Compared to the 5080 I was talking about.
https://www.techpowerup.com/review/msi-geforce-rtx-5080-vanguard-soc/39.html
Average memory temp in the 60s
justjanne@reddit
And just look at how much power they're using! Absolutely incredible.
Tbh, the stock voltage for the RX 9070 XT is far too high. I achieved the benchmark result linked above at -125mV, which is the lowest that's long term stable on my card.
As most of the GPUs in that test are OC variants, they might actually be running with an even higher voltage, making the problem even worse.
amazingspiderlesbian@reddit
No it's wasn't talking about your memory temp.
I was just talking about in general from the posts I see on the radeon subreddit. Your gpu temps are very cold even with the big Hotspot swing so I wouldn't expect the memory to be very warm either. Most 9070xts aren't running at 40 ish degrees
punktd0t@reddit
Nvidia doesn't show the hotspot temp at all.
amazingspiderlesbian@reddit
Yeah i was talking about the memory temp
nullusx@reddit
The radeon chip is more dense, it has more transistors per mm2. Some Radeon chips are more concave than normal in my experience, might be a production issue.
NGGKroze@reddit
For the chip itself, sure, a possible explanation, but Memory modules getting this high? Some say there is contact problem between the cooler and the modules, which is reasonable explanation, as some say they have perfectly fine temps (80-85C Memory)
nullusx@reddit
The article provided doesnt talk about memory temperatures. Am I missing something?
NGGKroze@reddit
We stirred a bit away started talking about Memory temps as well :D but you are right.
szczszqweqwe@reddit
Nvidia remove hot spot sensors in 50X0.
plantsandramen@reddit
My GPU temp max is 46c, hot spot is 82c. This is during Steel Nomad benchmark. Huge variance.
amazingspiderlesbian@reddit
That's almost a 40c difference to the Hotspot. That's insane
plantsandramen@reddit
With a higher power level I can get 47c GPU vs 89 hotspot. It's definitely pretty large
cadaada@reddit
That was a problem in the last gen, right? The faulty vapor chambers too
__Rosso__@reddit
Average AMD moment I guess.
My 6750XTs hot spot, no matter what I do, is 80-90, always 20-30c over the rest of the die.
HavocInferno@reddit
That's a pretty normal delta though, even for many Nvidia cards. Thinking as far back as Pascal at least, full load delta on my air cooled cards has been 20+.

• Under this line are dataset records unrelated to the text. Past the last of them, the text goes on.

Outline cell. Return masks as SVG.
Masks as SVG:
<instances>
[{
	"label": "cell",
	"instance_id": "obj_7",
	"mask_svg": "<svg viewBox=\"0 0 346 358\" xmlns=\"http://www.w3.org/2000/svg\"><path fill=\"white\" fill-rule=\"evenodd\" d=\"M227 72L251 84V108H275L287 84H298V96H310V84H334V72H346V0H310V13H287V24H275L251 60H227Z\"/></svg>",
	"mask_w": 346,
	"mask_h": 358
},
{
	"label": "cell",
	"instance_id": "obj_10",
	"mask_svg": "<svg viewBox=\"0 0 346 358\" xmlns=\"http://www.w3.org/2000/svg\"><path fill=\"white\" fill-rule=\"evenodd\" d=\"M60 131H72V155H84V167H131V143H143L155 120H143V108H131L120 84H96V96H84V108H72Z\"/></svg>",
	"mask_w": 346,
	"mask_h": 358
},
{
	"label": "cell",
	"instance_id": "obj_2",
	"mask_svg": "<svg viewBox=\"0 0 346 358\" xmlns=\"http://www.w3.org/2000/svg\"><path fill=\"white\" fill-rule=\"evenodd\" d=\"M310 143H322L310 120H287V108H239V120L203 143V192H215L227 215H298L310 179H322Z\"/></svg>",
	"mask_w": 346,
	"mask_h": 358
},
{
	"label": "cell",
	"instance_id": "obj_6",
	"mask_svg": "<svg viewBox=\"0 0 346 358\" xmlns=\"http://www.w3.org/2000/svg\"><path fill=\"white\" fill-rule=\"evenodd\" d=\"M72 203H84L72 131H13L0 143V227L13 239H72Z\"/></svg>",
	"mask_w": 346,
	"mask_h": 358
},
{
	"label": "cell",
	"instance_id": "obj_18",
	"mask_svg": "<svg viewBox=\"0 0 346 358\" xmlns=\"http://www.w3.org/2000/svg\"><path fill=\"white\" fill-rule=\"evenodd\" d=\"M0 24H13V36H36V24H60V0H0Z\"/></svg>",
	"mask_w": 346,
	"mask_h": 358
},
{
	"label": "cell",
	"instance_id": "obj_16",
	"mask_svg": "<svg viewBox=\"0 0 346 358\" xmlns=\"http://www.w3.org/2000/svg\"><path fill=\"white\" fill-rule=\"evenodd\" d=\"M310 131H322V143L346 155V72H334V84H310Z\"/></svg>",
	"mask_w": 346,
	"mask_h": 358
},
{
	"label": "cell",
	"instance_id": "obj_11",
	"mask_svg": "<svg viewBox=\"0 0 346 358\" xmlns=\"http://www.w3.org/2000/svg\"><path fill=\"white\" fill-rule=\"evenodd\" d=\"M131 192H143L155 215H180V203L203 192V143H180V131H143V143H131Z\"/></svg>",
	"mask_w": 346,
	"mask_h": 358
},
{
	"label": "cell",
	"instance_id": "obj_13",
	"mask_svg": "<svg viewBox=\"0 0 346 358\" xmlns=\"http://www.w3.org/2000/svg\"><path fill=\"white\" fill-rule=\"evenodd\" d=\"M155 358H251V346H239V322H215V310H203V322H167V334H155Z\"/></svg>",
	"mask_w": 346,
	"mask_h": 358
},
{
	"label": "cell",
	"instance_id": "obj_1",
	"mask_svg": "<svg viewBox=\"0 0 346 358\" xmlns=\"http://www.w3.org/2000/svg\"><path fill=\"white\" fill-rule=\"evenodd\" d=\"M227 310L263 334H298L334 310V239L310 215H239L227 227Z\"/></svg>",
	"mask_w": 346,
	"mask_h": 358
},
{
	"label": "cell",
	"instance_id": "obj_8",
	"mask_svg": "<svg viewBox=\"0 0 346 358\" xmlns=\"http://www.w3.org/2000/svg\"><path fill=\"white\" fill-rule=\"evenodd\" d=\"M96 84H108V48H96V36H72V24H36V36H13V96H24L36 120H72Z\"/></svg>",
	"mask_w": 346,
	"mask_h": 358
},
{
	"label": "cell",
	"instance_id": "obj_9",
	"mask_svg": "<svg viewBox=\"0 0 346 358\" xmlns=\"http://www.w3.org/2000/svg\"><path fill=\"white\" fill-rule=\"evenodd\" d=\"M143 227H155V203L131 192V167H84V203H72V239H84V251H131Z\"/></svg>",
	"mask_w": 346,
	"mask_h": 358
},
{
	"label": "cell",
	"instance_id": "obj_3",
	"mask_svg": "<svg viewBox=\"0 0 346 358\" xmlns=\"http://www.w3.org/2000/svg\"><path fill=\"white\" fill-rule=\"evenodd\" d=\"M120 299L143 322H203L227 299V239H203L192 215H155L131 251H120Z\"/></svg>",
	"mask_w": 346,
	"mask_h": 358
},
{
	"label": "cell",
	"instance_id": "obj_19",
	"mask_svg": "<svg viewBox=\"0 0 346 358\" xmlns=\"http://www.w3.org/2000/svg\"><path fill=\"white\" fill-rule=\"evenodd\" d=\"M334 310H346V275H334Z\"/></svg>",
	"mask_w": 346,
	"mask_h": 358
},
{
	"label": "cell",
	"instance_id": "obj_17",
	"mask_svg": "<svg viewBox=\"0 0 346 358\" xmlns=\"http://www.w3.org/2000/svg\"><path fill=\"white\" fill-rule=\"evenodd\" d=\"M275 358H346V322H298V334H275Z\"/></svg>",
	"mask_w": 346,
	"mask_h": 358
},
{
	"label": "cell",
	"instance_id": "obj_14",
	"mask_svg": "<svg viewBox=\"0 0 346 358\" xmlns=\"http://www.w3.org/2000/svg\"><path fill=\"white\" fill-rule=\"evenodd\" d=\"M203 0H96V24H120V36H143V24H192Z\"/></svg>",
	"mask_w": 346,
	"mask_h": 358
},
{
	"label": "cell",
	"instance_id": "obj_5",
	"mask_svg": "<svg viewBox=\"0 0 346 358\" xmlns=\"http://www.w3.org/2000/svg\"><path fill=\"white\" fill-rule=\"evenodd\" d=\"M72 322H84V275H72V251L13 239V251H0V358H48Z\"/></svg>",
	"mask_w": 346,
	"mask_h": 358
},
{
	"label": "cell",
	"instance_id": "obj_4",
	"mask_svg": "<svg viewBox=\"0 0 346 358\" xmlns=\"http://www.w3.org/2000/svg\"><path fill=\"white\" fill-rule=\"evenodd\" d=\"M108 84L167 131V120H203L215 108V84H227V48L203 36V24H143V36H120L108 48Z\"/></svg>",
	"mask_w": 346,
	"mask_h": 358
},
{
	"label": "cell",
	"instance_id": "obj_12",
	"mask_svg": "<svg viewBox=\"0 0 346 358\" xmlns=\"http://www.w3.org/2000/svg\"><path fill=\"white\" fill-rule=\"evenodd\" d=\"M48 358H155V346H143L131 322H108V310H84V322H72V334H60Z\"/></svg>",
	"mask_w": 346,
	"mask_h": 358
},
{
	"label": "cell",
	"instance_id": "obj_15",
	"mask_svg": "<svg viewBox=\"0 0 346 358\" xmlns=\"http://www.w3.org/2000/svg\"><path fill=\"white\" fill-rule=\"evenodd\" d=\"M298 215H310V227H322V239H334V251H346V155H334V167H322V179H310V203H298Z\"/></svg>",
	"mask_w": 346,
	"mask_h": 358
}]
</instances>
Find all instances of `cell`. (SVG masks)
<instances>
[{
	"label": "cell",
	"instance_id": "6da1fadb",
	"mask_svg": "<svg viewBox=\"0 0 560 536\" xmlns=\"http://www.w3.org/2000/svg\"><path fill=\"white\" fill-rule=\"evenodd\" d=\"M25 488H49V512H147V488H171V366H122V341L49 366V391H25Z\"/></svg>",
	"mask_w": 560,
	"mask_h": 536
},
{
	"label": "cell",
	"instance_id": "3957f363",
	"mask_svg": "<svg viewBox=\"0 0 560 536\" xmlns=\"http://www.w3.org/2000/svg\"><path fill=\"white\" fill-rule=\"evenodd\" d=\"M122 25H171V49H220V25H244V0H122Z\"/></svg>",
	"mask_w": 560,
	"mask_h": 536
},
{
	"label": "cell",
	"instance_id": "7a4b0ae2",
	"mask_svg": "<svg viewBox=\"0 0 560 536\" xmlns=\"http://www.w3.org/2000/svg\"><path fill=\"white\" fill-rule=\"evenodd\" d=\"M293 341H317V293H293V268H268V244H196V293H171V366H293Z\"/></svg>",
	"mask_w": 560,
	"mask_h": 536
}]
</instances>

But Nvidia was smart this gen and just removed the hotspot sensor from its API. So you wouldn't even know the delta on Blackwell anymore.
bondybus@reddit
My old 4070ti and 4080 had a difference of 10C between hotspot and core, not as much as the 6800 that I tested before(15-20C)
ParthProLegend@reddit
Keeping the temps under 80% while losing 5-7% performance should be the norm.
Nobuga@reddit
My hotspot is always +35 degress of gpu temp, and mem temp teach up to 92 degrees, I find it uncomfortable.
Framed-Photo@reddit
Hopefully an outlier case, because I really want at least one line of GPU's that isn't at risk of cooking itself alive out of the box...
AK-Brian@reddit
This is a genuinely good examination and writeup; I'm really curious to know if other cards are similarly affected at the surface level, whether from PowerColor or otherwise.